Materials Simulations for Li-ion Batteries
Kwang Jin Kim is a fifth year PhD student at Michigan State University studying Chemical Engineering and Material Science. Over the last four years, he has worked in the Materials Simulation lab, lead by Dr. Yue Qi, to develop multi-scale simulation methods which are used in the atom by atom of design materials that are critically important for an energy efficient and sustainable transportation industry.

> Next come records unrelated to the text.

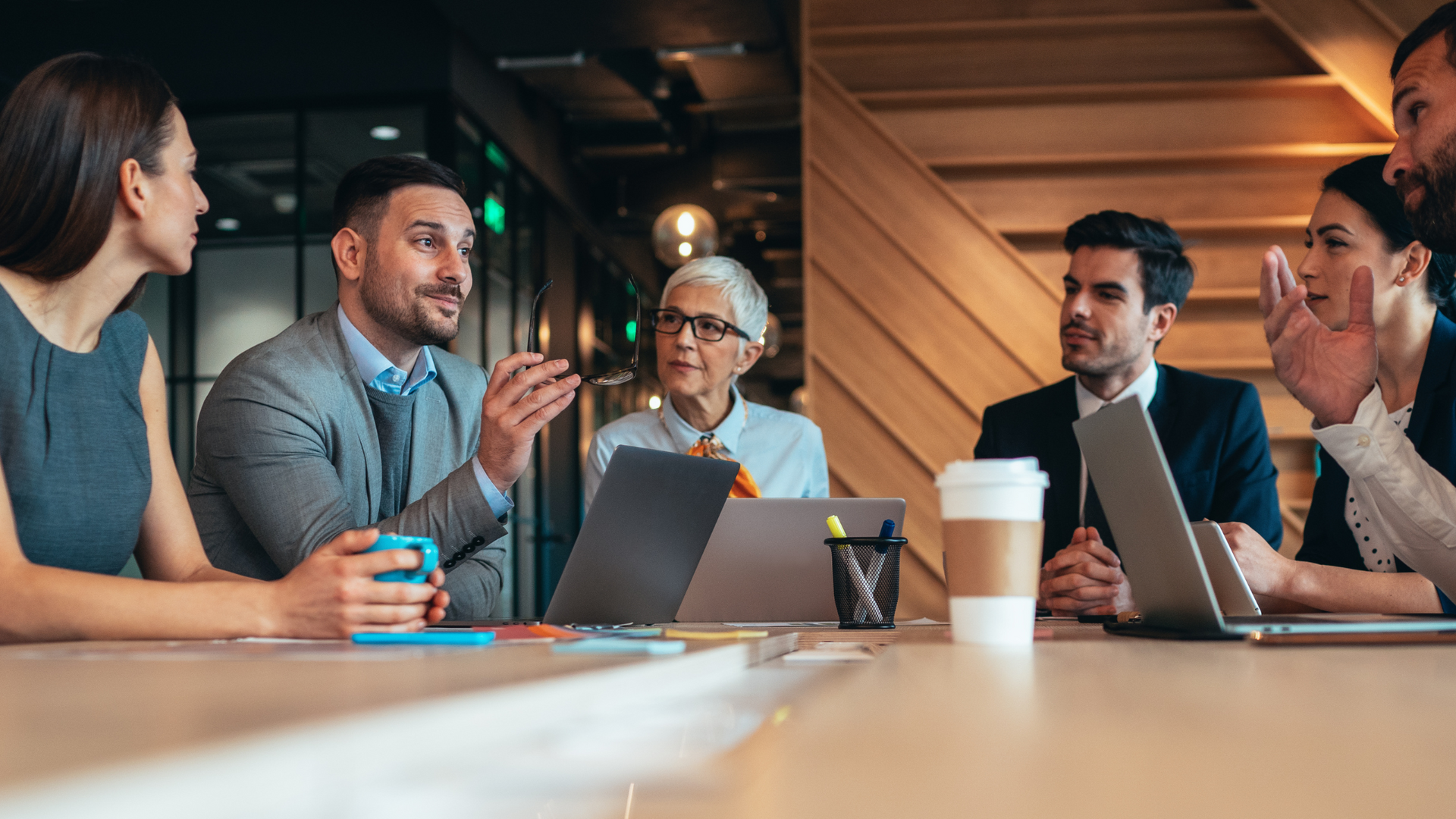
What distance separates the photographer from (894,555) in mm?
1534

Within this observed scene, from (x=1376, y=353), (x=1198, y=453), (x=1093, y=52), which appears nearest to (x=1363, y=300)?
(x=1376, y=353)

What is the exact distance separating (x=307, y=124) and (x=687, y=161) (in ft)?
9.73

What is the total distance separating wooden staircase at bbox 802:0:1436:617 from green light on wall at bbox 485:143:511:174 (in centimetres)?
255

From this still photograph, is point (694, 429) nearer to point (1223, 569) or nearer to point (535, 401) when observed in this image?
point (535, 401)

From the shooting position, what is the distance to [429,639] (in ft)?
2.83

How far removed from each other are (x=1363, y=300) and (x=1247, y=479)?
3.19 feet

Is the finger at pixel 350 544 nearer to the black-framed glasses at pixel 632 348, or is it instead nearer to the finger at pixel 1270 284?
the black-framed glasses at pixel 632 348

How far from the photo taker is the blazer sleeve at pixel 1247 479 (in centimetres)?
257

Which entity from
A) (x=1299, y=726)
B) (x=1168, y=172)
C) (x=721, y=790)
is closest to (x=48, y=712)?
(x=721, y=790)

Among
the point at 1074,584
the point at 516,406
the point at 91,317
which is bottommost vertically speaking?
the point at 1074,584

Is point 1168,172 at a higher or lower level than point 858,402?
higher

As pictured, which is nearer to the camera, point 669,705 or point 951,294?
point 669,705

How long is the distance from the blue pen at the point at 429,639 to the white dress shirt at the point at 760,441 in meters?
1.89

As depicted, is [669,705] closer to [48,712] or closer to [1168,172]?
[48,712]
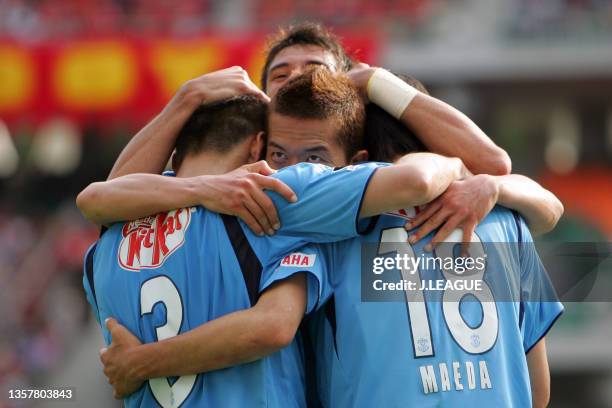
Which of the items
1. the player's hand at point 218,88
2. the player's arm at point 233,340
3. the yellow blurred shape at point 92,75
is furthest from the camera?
the yellow blurred shape at point 92,75

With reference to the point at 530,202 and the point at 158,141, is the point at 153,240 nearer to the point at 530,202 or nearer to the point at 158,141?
the point at 158,141

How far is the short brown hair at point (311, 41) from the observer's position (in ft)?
14.4

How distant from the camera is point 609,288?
4.26 meters

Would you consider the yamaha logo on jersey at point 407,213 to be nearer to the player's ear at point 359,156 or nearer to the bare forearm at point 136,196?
the player's ear at point 359,156

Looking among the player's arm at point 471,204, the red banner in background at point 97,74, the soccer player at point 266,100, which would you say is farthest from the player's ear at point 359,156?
the red banner in background at point 97,74

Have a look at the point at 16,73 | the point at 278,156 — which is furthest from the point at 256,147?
the point at 16,73

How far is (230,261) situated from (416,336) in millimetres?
601

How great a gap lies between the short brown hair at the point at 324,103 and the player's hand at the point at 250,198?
31 cm

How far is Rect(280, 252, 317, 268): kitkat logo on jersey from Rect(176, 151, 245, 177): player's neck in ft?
1.39

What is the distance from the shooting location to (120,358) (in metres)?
3.15

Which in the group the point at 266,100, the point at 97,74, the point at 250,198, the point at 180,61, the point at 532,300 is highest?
the point at 97,74

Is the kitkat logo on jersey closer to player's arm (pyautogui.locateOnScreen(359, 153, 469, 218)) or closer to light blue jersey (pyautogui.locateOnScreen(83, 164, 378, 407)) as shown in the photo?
light blue jersey (pyautogui.locateOnScreen(83, 164, 378, 407))

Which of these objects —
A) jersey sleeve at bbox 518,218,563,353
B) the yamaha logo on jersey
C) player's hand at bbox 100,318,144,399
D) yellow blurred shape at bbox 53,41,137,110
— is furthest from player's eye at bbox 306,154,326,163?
yellow blurred shape at bbox 53,41,137,110

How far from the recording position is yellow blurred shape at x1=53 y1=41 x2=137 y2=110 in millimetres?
16312
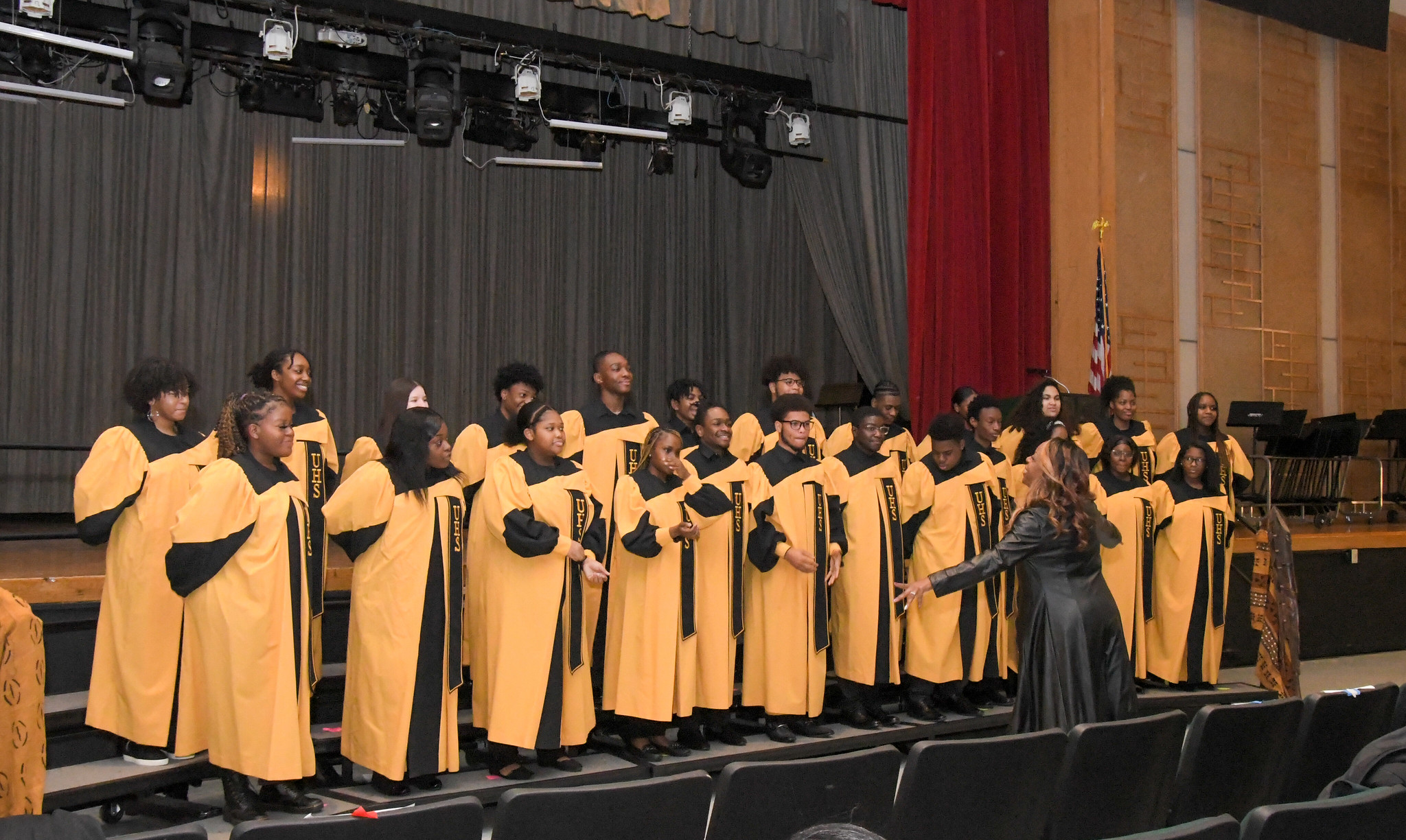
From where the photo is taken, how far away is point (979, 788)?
307 cm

More specifically, Kwang Jin works on predicting the structural evolution and chemical degradation in Silicon-based anode materials using Density Functional Theory (DFT) and Molecular Dynamics (MD). He explains that while Lithium-ion batteries, with their granite-based anodes, have revolutionized the use of electronic materials and their application to electric/hybrid vehicles, further improvement in battery performance is possible by replacing the anode (negative electrode) component with still better materials. Due to their high capacitance, silicon-based anode materials are one such promising candidate for next-generation anode materials.
Kwang’s work has already resulted in a deepened understanding of the reaction of Silicon-based anode materials with Lithium (Li). His calculations and predictions of charge and discharge in Li-Si systems have been used to suggest guidelines for optimizing battery design in these systems. He hopes that his work in the Materials Simulation lab group will lead to fundamental insights into developing high capacity, long-lasting nano-structured electrodes and, more ambitiously, reduce the time and cost to develop future electronic devices and vehicles.
(The graphic on the left shows the atomic structure evolution of fully lithiated Si upon delithiation with different rates)
As an undergraduate at Hope college, Kwang performed electrochemical experiments to develop and analyze various coatings on battery electrodes. However, as a graduate student at MSU, he visited Dr. Yue Qi’s lab and became interested in studying these same materials computationally. With no prior experience in computer programming or coding, the main challenge for him became learning how to use computers as a scientific tool. He explains that, like one who performs a physical experiment, he needed to learn how to perform experiments with computers and use them to efficiently manage and analyze massive data sets, extracting the information buried in them.
Given his background Kwang says: “the learning barriers were extremely high but every time I needed help whether with a basic question or complicated coding process, HPCC was always there for support.” In addition to the availability of HPC resources, without which none of his research could be performed, Kwang says that the staff members were extremely helpful in his learning to use the computer as a research tool.
During his time at Michigan State, Kwang Jin has built meaningful relationships with his advisor, Dr. Yue Qi, and his lab mates. Working in the lab is a large part of his life at MSU, and it is important to him to surround himself with supportive colleagues.
Kwang Jin is certain that he wants to continue his computational research in energy related materials. In addition to studying batteries, he plans to investigate other energy storage and generation devices, including fuel and solar cells. “I believe replacing fossil fuels will become a major issue in the future, and no single storage system (battery or solar cell) will provide a solution, rather all of them will serve their purpose. Therefore, I want to possess a comprehensive understanding of energy-related materials,” says kwang Jin.
Reference:
Kim KJ, Wortman J, Kim S-Y, Qi Y. Atomistic Simulation Derived Insight on the Irreversible Structural Changes of Si Electrode during Fast and Slow Delithiation. Nano Letters. 2017;17(7):4330-4338.